*** Texte source ***

Un convertisseur de langue amharique pour les internautes éthiopiens

Un convertisseur de langue amharique pour les internautes éthiopiens
  • Publiéjuin 30, 2023

L’ingénieur éthiopien Girum Gizachew a conçu Amharic Converter, un outil qui permet aux utilisateurs d’écrire des textes en langue amharique à l’aide d’un clavier anglais, permettant d’améliorer l’accessibilité d’une langue sous-représentée.

 

Girum Gizachew, développeur éthiopien, se repose rarement pendant son temps libre. Cet ingénieur logiciel de formation, spécialisé dans le développement frontal (front-end), développe un outil qui permet aux développeurs d’intégrer un « convertisseur amharique » dans leurs applications web.

L’ingénieur, qui propose ses services de développement web sur la plateforme d’emploi californienne Turing, explique que les développeurs peuvent utiliser sa bibliothèque dans leurs applications web pour permettre aux utilisateurs d’écrire en amharique à l’aide d’un clavier anglais. L’« amharique compte environ 130 lettres, toutes différentes de l’alphabet latin. Il est très difficile d’écrire avec un clavier anglais standard de bureau ou d’ordinateur portable », explique-t-il.

« Nous développons actuellement un calendrier éthiopien à part entière pour un système EdTech à l’échelle de la ville. Comme le calendrier prend en charge plusieurs langues indigènes, le convertisseur amharique le complète bien. »

La motivation première de Girum Gizachew était de rendre l’internet plus accessible aux locuteurs de l’amharique, une langue principalement parlée en Éthiopie.

« Soyons réalistes, peu de gens en Éthiopie parlent, écrivent et comprennent l’anglais », explique-t-il, soulignant l’importance du marché pour son outil de codage.

Le nombre de personnes parlant l’amharique en première langue est passé de 21,6 millions en 2007 à 31 millions en 2021, tandis que la population totale parlant l’amharique était estimée à 57,5 millions en 2022.

Les communautés parlant l’amharique s’étendent au-delà des frontières éthiopiennes, avec une importante diaspora résidant aux États-Unis, en Israël, au Canada, au Royaume-Uni, en Égypte et en Suède.

***

Exercices.
- 1) Pouvez-vous reproduire mot pour mot le passage de l'article sur le convertisseur amharique qui débute aux mots « L’ingénieur éthiopien Girum » et s'achève après « leurs applications web. » ?
- 2) Pouvez-vous résumer en deux phrases l'article sur le convertisseur amharique ?
- 3) Poursuivez l'article sur le convertisseur amharique après sa dernière phrase.

*** Matériel fourni ***

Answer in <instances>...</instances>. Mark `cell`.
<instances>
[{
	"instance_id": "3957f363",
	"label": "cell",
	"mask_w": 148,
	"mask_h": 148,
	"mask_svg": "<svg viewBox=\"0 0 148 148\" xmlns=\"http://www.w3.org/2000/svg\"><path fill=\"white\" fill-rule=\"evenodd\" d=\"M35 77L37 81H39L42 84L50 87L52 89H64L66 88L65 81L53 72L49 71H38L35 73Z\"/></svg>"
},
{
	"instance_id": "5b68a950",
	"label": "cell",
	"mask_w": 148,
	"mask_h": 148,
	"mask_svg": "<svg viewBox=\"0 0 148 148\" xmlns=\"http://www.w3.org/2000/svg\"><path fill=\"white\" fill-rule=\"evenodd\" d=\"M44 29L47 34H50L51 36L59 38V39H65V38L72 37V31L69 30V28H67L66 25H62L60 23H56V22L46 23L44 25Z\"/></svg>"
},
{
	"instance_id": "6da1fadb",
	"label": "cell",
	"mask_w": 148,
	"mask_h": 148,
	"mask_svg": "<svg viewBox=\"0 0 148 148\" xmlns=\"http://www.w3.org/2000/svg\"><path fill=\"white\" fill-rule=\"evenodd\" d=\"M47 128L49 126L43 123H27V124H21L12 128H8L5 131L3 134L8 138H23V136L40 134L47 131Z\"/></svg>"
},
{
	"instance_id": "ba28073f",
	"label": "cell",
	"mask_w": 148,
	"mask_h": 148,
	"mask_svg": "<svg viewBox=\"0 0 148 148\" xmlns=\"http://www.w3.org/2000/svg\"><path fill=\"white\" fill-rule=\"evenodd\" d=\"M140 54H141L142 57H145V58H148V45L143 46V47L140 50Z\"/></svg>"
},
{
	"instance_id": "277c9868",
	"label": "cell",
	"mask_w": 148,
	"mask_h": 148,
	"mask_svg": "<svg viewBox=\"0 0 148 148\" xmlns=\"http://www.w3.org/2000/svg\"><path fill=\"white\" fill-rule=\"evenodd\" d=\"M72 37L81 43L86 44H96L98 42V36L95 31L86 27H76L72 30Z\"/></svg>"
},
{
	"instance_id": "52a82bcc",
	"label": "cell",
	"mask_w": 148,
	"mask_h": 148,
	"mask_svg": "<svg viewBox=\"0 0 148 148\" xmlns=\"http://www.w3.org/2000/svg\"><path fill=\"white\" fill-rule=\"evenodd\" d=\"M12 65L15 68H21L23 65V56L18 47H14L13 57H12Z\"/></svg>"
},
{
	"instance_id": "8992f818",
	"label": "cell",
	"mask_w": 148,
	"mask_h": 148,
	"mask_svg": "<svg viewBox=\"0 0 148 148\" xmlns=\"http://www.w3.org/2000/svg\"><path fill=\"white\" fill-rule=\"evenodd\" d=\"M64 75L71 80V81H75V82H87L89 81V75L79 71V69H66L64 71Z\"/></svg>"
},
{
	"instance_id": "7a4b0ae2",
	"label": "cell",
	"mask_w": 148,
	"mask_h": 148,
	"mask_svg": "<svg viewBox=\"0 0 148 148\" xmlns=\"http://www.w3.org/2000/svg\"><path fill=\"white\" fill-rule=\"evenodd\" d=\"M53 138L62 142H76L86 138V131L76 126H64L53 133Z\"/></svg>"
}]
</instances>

***

Résultats par tâche.
- 1)
L’ingénieur éthiopien Girum Gizachew a conçu Amharic Converter, un outil qui permet aux utilisateurs d’écrire des textes en langue amharique à l’aide d’un clavier anglais, permettant d’améliorer l’accessibilité d’une langue sous-représentée.

 

Girum Gizachew, développeur éthiopien, se repose rarement pendant son temps libre. Cet ingénieur logiciel de formation, spécialisé dans le développement frontal (front-end), développe un outil qui permet aux développeurs d’intégrer un « convertisseur amharique » dans leurs applications web.

- 2) L'ingénieur éthiopien Girum Gizachew a conçu Amharic Converter, une bibliothèque que les développeurs peuvent intégrer à leurs applications web pour permettre aux utilisateurs d'écrire en amharique avec un clavier anglais. Il voulait avant tout rendre l'internet plus accessible aux locuteurs de l'amharique, une langue principalement parlée en Éthiopie et dont le nombre total de locuteurs était estimé à 57,5 millions en 2022.

- 3)
Toutefois, à l’heure actuelle, seuls le site web du gouvernement éthiopien et quelques pages web d’attractions touristiques sont disponibles en amharique.

Pour Girum Gizachew, la nécessité de créer du contenu dans des langues autres que l’anglais devient cruciale à mesure que de plus en plus de personnes se connectent et accèdent à l’internet.

 

Des langues africaines sous-représentées

« Ma principale motivation est de rendre les programmes utilisables et accessibles à tous, en particulier à ceux qui ne parlent pas l’anglais ou dont les compétences en anglais sont limitées », explique-t-il.

Selon l’Observatoire des langues et des cultures sur Internet (Funredes), seuls 3 % des contenus créés en ligne sont en langues africaines, contre 43,3 % et 46,45 % pour les langues asiatiques et européennes, respectivement.

Déjà, en 2005, alors que le monde connaissait un essor de l’internet, un document de l’Unesco mettait en garde contre le danger potentiel de la sous-représentation des langues africaines sur le web.

Le document indiquait que « des questions réelles telles que celles concernant l’orthographe et la normalisation des langues africaines doivent encore être résolues. De nombreuses langues sont encore transcrites phonétiquement et le risque de perdre les alphabets de chaque langue ne peut être ignoré ».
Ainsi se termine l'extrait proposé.